───── DATA SUPPLIED ─────

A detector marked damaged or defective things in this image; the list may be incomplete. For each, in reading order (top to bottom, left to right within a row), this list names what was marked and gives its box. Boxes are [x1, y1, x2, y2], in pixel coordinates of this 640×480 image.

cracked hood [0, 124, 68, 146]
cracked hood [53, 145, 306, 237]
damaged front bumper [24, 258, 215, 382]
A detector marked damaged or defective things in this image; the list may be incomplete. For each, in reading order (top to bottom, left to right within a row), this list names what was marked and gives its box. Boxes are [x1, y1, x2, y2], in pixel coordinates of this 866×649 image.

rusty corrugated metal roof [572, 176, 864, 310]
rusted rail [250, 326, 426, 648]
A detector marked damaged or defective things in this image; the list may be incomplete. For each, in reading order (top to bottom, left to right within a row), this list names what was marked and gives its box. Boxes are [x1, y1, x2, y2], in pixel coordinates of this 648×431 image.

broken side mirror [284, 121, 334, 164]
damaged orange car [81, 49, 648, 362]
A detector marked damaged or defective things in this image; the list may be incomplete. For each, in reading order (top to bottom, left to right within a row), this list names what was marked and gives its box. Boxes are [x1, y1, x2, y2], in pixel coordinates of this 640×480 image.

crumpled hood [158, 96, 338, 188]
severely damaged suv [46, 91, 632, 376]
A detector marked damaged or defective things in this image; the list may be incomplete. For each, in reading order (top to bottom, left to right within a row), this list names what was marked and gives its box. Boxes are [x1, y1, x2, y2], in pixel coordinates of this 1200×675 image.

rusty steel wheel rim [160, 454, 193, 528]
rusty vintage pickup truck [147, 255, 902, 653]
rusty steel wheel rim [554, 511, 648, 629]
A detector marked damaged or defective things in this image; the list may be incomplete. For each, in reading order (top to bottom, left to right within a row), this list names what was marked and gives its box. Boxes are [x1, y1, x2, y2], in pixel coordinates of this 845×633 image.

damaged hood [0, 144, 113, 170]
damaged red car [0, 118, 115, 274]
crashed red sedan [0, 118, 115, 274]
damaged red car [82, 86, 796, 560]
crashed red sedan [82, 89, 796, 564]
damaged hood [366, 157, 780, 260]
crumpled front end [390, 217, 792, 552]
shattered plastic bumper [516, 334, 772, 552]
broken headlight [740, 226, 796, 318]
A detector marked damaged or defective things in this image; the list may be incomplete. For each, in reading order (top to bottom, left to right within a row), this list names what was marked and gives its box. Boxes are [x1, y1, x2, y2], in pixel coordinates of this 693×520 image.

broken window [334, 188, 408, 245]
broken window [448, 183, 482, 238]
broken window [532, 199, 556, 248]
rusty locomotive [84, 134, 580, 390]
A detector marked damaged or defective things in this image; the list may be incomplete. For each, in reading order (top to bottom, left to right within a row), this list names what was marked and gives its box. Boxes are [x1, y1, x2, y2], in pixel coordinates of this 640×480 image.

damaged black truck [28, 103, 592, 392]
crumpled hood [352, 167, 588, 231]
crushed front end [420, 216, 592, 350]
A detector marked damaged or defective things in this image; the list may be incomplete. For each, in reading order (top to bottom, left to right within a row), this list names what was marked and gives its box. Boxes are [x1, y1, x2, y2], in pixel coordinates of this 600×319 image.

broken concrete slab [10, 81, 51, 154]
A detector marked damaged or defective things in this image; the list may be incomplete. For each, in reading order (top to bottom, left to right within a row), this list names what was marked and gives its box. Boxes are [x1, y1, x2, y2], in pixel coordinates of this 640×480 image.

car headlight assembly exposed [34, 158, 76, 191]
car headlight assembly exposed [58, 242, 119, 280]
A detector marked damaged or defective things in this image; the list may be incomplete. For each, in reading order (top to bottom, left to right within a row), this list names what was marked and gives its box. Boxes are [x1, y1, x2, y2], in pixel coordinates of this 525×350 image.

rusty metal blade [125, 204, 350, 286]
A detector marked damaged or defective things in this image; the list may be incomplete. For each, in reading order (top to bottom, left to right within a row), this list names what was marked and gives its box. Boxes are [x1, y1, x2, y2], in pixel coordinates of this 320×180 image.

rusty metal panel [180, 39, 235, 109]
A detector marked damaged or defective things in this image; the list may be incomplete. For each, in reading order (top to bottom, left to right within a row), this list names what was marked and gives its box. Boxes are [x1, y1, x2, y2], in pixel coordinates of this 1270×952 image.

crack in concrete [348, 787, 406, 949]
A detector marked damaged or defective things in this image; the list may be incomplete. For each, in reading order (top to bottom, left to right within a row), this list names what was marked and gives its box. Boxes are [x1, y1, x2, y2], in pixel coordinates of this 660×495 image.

─────

◆ **PROBLEM STATEMENT**:
Write all the entries again precisely as they were given.

◆ **SOLUTION TO THE PROBLEM**:
A detector marked damaged or defective things in this image; the list may be incomplete. For each, in reading order (top to bottom, left to right within a row), this list names what was marked and gives its box. Boxes are [x1, y1, x2, y2], in pixel coordinates of this 640×480 image.

cracked hood [0, 124, 68, 146]
cracked hood [53, 145, 306, 237]
damaged front bumper [24, 258, 215, 382]
A detector marked damaged or defective things in this image; the list may be incomplete. For each, in reading order (top to bottom, left to right within a row), this list names what was marked and gives its box. Boxes are [x1, y1, x2, y2], in pixel coordinates of this 866×649 image.

rusty corrugated metal roof [572, 176, 864, 310]
rusted rail [250, 326, 426, 648]
A detector marked damaged or defective things in this image; the list may be incomplete. For each, in reading order (top to bottom, left to right within a row), this list names what was marked and gives its box. Boxes are [x1, y1, x2, y2], in pixel coordinates of this 648×431 image.

broken side mirror [284, 121, 334, 164]
damaged orange car [81, 49, 648, 362]
A detector marked damaged or defective things in this image; the list may be incomplete. For each, in reading order (top to bottom, left to right within a row), this list names what was marked and gives its box. Boxes are [x1, y1, x2, y2], in pixel coordinates of this 640×480 image.

crumpled hood [158, 96, 338, 188]
severely damaged suv [46, 91, 632, 376]
A detector marked damaged or defective things in this image; the list may be incomplete. For each, in reading order (top to bottom, left to right within a row), this list names what was marked and gives its box. Boxes are [x1, y1, x2, y2], in pixel coordinates of this 1200×675 image.

rusty steel wheel rim [160, 454, 193, 528]
rusty vintage pickup truck [147, 255, 902, 653]
rusty steel wheel rim [554, 511, 648, 629]
A detector marked damaged or defective things in this image; the list may be incomplete. For each, in reading order (top to bottom, left to right within a row), this list names what was marked and gives its box. Boxes are [x1, y1, x2, y2], in pixel coordinates of this 845×633 image.

damaged hood [0, 144, 113, 170]
damaged red car [0, 118, 115, 274]
crashed red sedan [0, 118, 115, 274]
damaged red car [82, 86, 796, 560]
crashed red sedan [82, 89, 796, 564]
damaged hood [366, 157, 780, 260]
crumpled front end [390, 217, 792, 552]
shattered plastic bumper [516, 334, 772, 552]
broken headlight [740, 226, 796, 318]
A detector marked damaged or defective things in this image; the list may be incomplete. For each, in reading order (top to bottom, left to right within a row), this list names what was marked and gives its box. Boxes are [x1, y1, x2, y2], in pixel coordinates of this 693×520 image.

broken window [334, 188, 408, 245]
broken window [448, 183, 482, 238]
broken window [532, 199, 556, 248]
rusty locomotive [84, 134, 580, 390]
A detector marked damaged or defective things in this image; the list may be incomplete. For each, in reading order (top to bottom, left to right within a row), this list names what was marked and gives its box. Boxes are [x1, y1, x2, y2], in pixel coordinates of this 640×480 image.

damaged black truck [28, 103, 592, 392]
crumpled hood [352, 167, 588, 231]
crushed front end [420, 216, 592, 350]
A detector marked damaged or defective things in this image; the list may be incomplete. For each, in reading order (top to bottom, left to right within a row), this list names what was marked and gives its box. Boxes are [x1, y1, x2, y2], in pixel coordinates of this 600×319 image.

broken concrete slab [10, 81, 51, 154]
A detector marked damaged or defective things in this image; the list may be incomplete. For each, in reading order (top to bottom, left to right within a row), this list names what was marked and gives its box. Boxes are [x1, y1, x2, y2], in pixel coordinates of this 640×480 image.

car headlight assembly exposed [34, 158, 76, 191]
car headlight assembly exposed [58, 242, 119, 280]
A detector marked damaged or defective things in this image; the list may be incomplete. For each, in reading order (top to bottom, left to right within a row), this list names what was marked and gives its box. Boxes are [x1, y1, x2, y2], in pixel coordinates of this 525×350 image.

rusty metal blade [125, 204, 350, 286]
A detector marked damaged or defective things in this image; the list may be incomplete. For each, in reading order (top to bottom, left to right within a row), this list names what was marked and gives its box. Boxes are [x1, y1, x2, y2], in pixel coordinates of this 320×180 image.

rusty metal panel [180, 39, 235, 109]
A detector marked damaged or defective things in this image; the list may be incomplete. For each, in reading order (top to bottom, left to right within a row), this list names what was marked and gives its box. Boxes are [x1, y1, x2, y2], in pixel coordinates of this 1270×952 image.

crack in concrete [348, 787, 406, 949]
A detector marked damaged or defective things in this image; the list may be incomplete. For each, in reading order (top to bottom, left to right within a row), this list names what was marked and gives its box. Boxes are [x1, y1, x2, y2], in pixel coordinates of this 660×495 image.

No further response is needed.